__The data__:
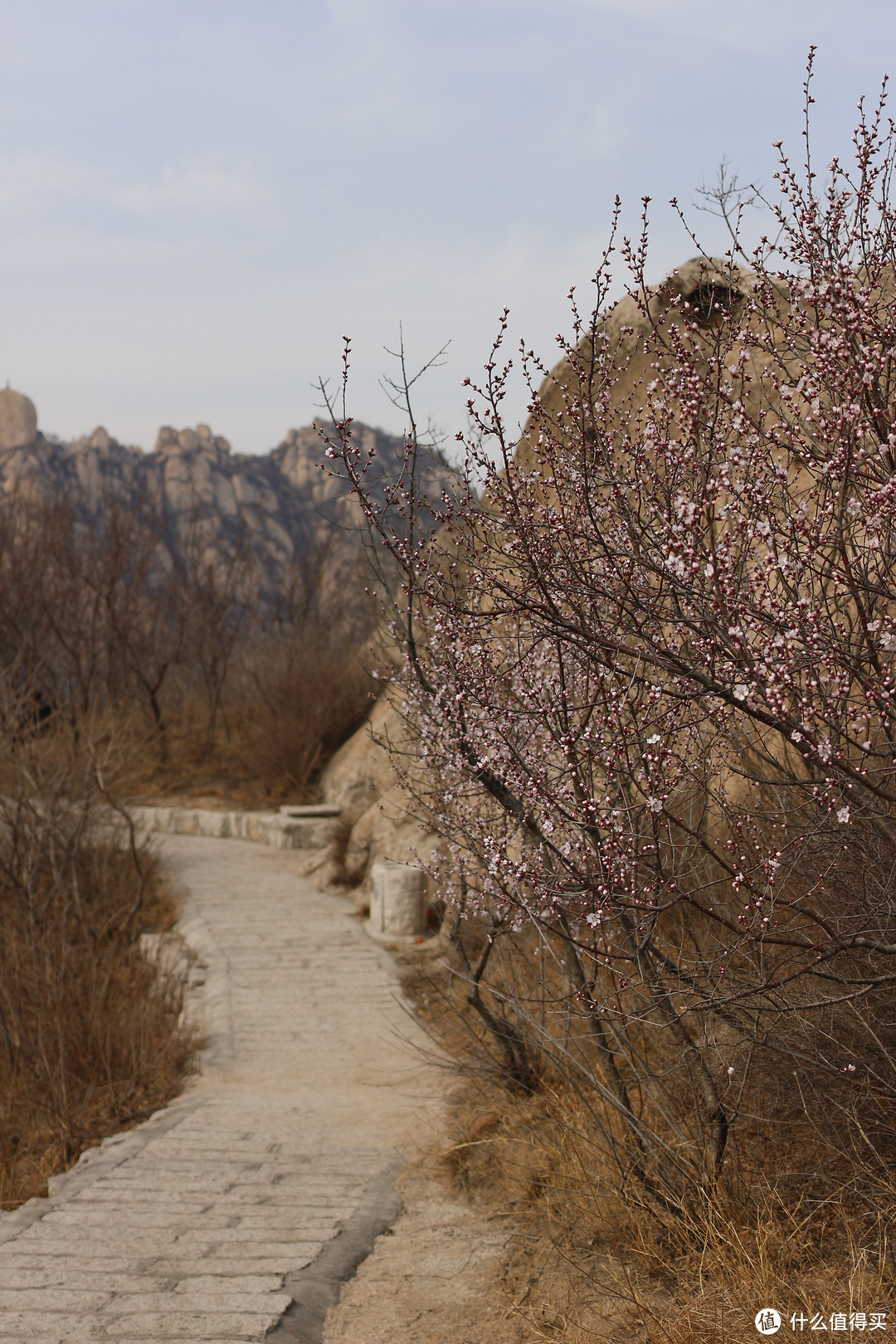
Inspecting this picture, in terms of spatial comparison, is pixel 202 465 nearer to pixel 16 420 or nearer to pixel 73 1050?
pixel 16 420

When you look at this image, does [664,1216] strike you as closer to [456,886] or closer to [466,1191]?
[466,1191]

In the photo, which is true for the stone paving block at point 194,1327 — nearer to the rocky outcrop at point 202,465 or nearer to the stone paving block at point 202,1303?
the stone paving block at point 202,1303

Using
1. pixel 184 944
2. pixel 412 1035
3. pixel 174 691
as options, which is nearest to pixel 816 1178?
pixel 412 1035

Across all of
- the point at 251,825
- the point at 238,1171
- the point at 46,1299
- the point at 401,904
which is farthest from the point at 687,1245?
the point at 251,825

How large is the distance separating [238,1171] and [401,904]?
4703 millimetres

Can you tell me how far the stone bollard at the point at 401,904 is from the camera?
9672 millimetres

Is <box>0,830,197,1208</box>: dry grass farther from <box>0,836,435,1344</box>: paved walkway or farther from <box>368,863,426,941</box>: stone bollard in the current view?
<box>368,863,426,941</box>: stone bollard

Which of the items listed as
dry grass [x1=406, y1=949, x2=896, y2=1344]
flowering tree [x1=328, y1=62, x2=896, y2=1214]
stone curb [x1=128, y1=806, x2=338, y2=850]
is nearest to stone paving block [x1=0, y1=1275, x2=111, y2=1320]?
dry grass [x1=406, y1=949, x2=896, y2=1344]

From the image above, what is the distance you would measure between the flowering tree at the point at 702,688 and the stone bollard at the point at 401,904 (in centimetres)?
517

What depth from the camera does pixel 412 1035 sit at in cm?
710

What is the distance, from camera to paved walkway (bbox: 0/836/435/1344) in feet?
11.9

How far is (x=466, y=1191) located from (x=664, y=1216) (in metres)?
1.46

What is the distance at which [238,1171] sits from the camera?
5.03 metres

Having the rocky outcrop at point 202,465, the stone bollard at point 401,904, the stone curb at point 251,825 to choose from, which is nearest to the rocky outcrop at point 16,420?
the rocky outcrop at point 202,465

__Objective__: Rewrite the whole listing above with "camera" renamed to "viewer" everywhere and everything else left as it is. Leave the pictures out.

__Task output__:
Inspecting this picture, in terms of spatial comparison, is pixel 202 465 nearer to pixel 16 420 or nearer to pixel 73 1050?
pixel 16 420

When you look at this image, does [664,1216] strike you as closer to [456,886] or closer to [466,1191]?
[466,1191]

In the photo, which is true for the stone paving block at point 194,1327 — nearer to the rocky outcrop at point 202,465 or nearer to the stone paving block at point 202,1303?
the stone paving block at point 202,1303

Using
1. pixel 184 944
2. pixel 412 1035
3. pixel 174 691
as options, which is nearest to pixel 816 1178?
pixel 412 1035

Across all of
- the point at 251,825
- the point at 238,1171
- the point at 46,1299
- the point at 401,904
which is farthest from the point at 687,1245?
the point at 251,825

How large is the distance separating [238,1171] and [401,904]?
4703 millimetres

Can you tell me how far the stone bollard at the point at 401,904 is from the viewer?
9672 millimetres

Is <box>0,830,197,1208</box>: dry grass farther from <box>0,836,435,1344</box>: paved walkway or farther from <box>368,863,426,941</box>: stone bollard in the current view?
<box>368,863,426,941</box>: stone bollard

Which of the items listed as
dry grass [x1=406, y1=949, x2=896, y2=1344]
flowering tree [x1=328, y1=62, x2=896, y2=1214]
stone curb [x1=128, y1=806, x2=338, y2=850]
is nearest to stone paving block [x1=0, y1=1275, x2=111, y2=1320]?
dry grass [x1=406, y1=949, x2=896, y2=1344]

From the image above, what is the distance you would measure between the flowering tree at the point at 702,688 and the stone bollard at the point at 401,904 (in centimetres)?
517

What depth from the viewer does pixel 412 1035 sit at in cm?
710

What is the distance, from viewer to paved walkway (bbox: 0/836/435/1344) in feet?
11.9

How far is (x=466, y=1191) located from (x=664, y=1216) (in metres)?
1.46

What is the distance at which [238,1171] sits from the viewer?
5.03 metres

Having the rocky outcrop at point 202,465, the stone bollard at point 401,904, the stone curb at point 251,825 to choose from, which is nearest to the rocky outcrop at point 16,420?
the rocky outcrop at point 202,465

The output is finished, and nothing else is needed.